> _EXERCISE REQUIREMENTS_: Without the pictures, write out all the lines below exactly as they appear.

> _ROWS_:
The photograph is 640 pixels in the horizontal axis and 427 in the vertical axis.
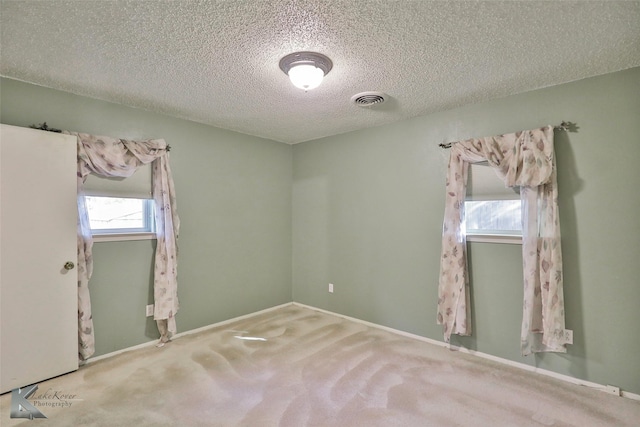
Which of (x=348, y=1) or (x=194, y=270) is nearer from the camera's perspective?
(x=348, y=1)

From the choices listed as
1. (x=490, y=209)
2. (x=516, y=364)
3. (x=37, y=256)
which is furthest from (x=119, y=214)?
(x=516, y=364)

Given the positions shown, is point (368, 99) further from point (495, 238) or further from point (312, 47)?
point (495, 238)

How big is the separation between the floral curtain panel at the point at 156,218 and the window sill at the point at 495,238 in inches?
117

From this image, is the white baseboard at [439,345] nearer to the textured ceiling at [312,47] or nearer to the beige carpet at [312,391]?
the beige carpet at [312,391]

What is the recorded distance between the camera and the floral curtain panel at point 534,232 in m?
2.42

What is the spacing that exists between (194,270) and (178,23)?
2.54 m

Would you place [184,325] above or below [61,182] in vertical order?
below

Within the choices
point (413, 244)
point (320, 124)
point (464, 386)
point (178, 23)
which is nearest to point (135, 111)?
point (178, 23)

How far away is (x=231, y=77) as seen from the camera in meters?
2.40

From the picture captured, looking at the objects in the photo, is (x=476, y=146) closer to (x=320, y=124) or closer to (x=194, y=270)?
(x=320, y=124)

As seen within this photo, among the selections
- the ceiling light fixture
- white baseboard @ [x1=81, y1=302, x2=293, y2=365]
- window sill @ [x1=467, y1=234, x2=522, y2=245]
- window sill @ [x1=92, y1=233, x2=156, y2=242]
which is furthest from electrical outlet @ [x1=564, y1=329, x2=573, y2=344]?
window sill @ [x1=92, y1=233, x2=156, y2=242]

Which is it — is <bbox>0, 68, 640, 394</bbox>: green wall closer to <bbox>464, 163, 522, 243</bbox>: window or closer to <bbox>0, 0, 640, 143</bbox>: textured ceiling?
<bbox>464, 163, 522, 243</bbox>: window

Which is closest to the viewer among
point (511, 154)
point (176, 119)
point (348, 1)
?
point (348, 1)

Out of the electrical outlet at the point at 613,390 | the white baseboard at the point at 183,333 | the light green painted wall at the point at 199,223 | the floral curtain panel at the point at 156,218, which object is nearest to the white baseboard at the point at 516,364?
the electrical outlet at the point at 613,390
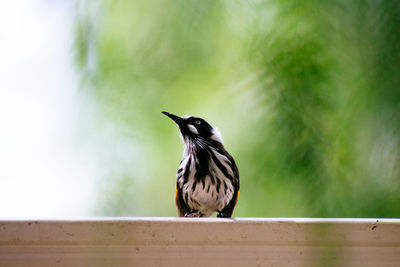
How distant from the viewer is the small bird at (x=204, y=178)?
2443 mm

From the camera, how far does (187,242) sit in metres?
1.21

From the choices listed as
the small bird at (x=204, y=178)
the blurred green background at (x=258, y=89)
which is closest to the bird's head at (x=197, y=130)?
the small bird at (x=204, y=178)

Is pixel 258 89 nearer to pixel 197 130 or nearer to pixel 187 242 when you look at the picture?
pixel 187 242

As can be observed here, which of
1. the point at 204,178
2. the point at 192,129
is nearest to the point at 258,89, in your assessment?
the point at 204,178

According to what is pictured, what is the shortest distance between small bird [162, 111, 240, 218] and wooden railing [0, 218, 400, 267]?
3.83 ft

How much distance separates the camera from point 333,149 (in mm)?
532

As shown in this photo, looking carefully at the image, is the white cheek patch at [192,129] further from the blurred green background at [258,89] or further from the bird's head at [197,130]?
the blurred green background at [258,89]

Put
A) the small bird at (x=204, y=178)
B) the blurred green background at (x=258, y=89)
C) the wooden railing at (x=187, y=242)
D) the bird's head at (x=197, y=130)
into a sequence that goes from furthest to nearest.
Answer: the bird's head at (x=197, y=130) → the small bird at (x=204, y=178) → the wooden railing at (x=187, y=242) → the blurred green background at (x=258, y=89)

> _FINISHED EXERCISE_:
The photograph is 640 pixels in the horizontal axis and 427 in the vertical axis.
Which of (x=348, y=1) or (x=194, y=270) is nearer from the camera's perspective?
(x=348, y=1)

From the choices listed as
1. (x=490, y=209)
2. (x=516, y=364)
3. (x=37, y=256)
which is furthest from (x=119, y=214)?
(x=516, y=364)

Given the positions shown, is point (368, 99) further from point (495, 238) or further from point (312, 47)?
point (495, 238)

How big is the separation between the floral curtain panel at the point at 156,218 and the window sill at the point at 495,238 in inches?
117

From this image, is the white baseboard at [439,345] nearer to the textured ceiling at [312,47] or nearer to the beige carpet at [312,391]?
the beige carpet at [312,391]

What is the recorded distance between the camera and the floral curtain panel at point 534,232 in m?
2.42

What is the spacing that exists between (194,270) and (178,23)?
2.54 m

Would you place [184,325] above or below [61,182] in vertical order?
below

Within the choices
point (413, 244)
point (320, 124)
point (464, 386)
point (178, 23)
which is nearest to point (135, 111)?
point (178, 23)

How far away is (x=231, y=77) as seen from the camera in meters?
2.40

From the picture captured, looking at the objects in the photo, is (x=476, y=146) closer to (x=320, y=124) or closer to (x=194, y=270)?
(x=320, y=124)

As seen within this photo, among the selections
- the ceiling light fixture
- white baseboard @ [x1=81, y1=302, x2=293, y2=365]
- window sill @ [x1=467, y1=234, x2=522, y2=245]
- window sill @ [x1=92, y1=233, x2=156, y2=242]
which is furthest from electrical outlet @ [x1=564, y1=329, x2=573, y2=344]?
window sill @ [x1=92, y1=233, x2=156, y2=242]

Which is it — is <bbox>0, 68, 640, 394</bbox>: green wall closer to <bbox>464, 163, 522, 243</bbox>: window or closer to <bbox>0, 0, 640, 143</bbox>: textured ceiling?
<bbox>464, 163, 522, 243</bbox>: window

Which is closest to the viewer among
point (511, 154)
point (176, 119)
point (348, 1)
?
point (348, 1)

Out of the electrical outlet at the point at 613,390 | the white baseboard at the point at 183,333 | the light green painted wall at the point at 199,223 | the floral curtain panel at the point at 156,218, which object is nearest to the white baseboard at the point at 516,364?
the electrical outlet at the point at 613,390
How distant from the viewer is the small bird at (x=204, y=178)?
2443 mm

From the camera, how far does (187,242) sit in metres?
1.21

From the choices listed as
the small bird at (x=204, y=178)
the blurred green background at (x=258, y=89)
which is closest to the bird's head at (x=197, y=130)?
the small bird at (x=204, y=178)

Is pixel 258 89 nearer to pixel 197 130 or nearer to pixel 187 242 when you look at the picture?
pixel 187 242

As can be observed here, which of
1. the point at 204,178
2. the point at 192,129
is nearest to the point at 258,89, in your assessment?
the point at 204,178

According to what is pictured, what is the shortest distance between small bird [162, 111, 240, 218] and wooden railing [0, 218, 400, 267]?
3.83 ft

How much distance separates the camera from point 333,149 (in mm)?
532

As shown in this photo, looking carefully at the image, is the white cheek patch at [192,129] further from the blurred green background at [258,89] or further from the bird's head at [197,130]?
the blurred green background at [258,89]

Put
A) the small bird at (x=204, y=178)
B) the blurred green background at (x=258, y=89)
C) the wooden railing at (x=187, y=242)
D) the bird's head at (x=197, y=130)
into a sequence that goes from furthest to nearest.
Answer: the bird's head at (x=197, y=130) → the small bird at (x=204, y=178) → the wooden railing at (x=187, y=242) → the blurred green background at (x=258, y=89)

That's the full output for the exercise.